Section 50(2) of the Civil Procedure Code enables a decree holder to execute his decree against the legal representatives of the judgment-debtor, the liability, of course, in execution being confined to the extent of the deceased's property in the hands of the legal representative. That precisely is also the position under Section 128 of the Transfer of Property Act. On a careful consideration of the question, I am unable to see why there should be insistence on another suit against the legal representatives to establish the debt of the donor. There appears to be no conceivable reason or principle which compels such a course. Both on the ground that the universal donees are the legal representatives of the donor and on the ground of their personal liability to qualified extent under the terms of Section 128 of the Transfer of Property Act, I hold that no separate suit is necessary to reach the properties of the donor in execution of the decree against him but that the decree-holder can levy execution straightway against his legal representatives to the extent of the donor's properties in their hands."

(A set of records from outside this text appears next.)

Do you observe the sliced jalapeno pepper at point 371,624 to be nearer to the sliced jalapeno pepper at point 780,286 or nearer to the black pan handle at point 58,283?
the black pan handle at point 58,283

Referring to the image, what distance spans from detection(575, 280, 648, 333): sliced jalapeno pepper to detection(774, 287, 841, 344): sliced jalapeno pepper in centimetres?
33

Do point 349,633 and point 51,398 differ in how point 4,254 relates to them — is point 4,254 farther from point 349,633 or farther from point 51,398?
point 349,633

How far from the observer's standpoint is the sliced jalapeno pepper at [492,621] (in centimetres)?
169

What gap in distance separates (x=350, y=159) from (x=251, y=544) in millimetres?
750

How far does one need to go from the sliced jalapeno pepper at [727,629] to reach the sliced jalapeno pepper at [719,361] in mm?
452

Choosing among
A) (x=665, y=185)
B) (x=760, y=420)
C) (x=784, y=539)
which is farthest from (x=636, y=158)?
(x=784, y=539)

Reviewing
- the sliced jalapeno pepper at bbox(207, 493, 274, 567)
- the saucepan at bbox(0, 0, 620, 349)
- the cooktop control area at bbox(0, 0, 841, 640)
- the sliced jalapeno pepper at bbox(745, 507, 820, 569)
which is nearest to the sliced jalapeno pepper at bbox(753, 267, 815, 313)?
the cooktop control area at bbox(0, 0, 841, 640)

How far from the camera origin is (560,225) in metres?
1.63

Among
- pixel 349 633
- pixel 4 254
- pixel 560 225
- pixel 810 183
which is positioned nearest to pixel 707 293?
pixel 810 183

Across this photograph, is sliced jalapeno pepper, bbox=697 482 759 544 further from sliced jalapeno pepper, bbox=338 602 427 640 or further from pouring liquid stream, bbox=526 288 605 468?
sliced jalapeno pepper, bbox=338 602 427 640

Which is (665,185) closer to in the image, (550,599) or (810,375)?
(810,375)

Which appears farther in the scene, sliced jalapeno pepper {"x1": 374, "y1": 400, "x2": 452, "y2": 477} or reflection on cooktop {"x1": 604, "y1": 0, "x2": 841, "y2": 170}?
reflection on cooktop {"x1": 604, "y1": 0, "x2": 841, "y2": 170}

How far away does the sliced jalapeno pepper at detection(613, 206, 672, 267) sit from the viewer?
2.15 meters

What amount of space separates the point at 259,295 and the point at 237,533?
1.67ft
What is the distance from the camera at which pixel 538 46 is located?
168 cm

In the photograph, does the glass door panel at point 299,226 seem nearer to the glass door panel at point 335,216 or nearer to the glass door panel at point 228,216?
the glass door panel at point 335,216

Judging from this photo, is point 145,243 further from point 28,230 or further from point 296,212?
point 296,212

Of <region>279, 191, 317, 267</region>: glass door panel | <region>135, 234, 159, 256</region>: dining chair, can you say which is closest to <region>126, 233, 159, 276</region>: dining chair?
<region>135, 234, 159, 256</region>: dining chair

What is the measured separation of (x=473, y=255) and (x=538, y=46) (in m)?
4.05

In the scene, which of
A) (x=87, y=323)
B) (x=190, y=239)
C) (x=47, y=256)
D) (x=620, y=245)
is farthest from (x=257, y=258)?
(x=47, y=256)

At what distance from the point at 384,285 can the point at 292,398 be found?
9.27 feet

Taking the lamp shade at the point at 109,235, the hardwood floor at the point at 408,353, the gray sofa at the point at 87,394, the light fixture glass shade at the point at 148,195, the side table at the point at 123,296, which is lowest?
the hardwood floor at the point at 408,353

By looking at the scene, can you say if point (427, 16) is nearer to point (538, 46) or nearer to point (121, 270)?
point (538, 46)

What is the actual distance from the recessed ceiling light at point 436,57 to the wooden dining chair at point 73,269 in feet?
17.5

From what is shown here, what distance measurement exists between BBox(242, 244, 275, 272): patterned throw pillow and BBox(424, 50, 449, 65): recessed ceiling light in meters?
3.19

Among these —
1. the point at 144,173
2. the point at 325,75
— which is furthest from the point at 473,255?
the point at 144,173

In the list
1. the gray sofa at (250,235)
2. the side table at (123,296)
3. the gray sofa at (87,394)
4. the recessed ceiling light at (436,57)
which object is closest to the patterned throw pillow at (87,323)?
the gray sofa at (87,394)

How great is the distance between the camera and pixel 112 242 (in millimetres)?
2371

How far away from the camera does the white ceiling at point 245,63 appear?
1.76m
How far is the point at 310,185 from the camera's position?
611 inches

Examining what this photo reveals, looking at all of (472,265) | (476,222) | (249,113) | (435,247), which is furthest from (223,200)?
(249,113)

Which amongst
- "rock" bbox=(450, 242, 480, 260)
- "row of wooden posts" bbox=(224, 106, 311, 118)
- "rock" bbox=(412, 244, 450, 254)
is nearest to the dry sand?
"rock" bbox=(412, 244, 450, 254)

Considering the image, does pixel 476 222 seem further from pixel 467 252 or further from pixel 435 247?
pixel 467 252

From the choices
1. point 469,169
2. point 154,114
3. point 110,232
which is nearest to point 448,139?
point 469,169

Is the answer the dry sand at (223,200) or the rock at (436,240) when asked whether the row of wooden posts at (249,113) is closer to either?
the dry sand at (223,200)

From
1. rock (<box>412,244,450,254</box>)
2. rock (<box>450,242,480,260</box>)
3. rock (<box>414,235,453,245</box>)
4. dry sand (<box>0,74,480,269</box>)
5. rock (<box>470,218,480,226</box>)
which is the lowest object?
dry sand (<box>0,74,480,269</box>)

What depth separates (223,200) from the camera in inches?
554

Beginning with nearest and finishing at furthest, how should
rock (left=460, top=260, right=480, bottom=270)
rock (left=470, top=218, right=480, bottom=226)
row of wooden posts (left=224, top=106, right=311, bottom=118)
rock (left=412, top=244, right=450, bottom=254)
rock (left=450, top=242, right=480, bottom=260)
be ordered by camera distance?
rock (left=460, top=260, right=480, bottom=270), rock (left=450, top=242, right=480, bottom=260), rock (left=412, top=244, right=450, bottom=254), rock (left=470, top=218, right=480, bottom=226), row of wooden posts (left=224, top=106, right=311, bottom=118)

From the abovesaid decision it is clear that the petitioners are the legal representatives of the fourth defendant and they are liable to discharge the liability to the extent of the deceased's property in question and no separate suit need be filed. In view of the above finding I am not going into the other question, viz, whether the suit is sustainable under Order 34, Rule 1 of the Code, without impleading the petitioners.

In view of the above, the order of the Court below is sustainable in law. Consequently, this revision is dismissed. No costs. C.M.P.No. 13227 of 1993 is closed.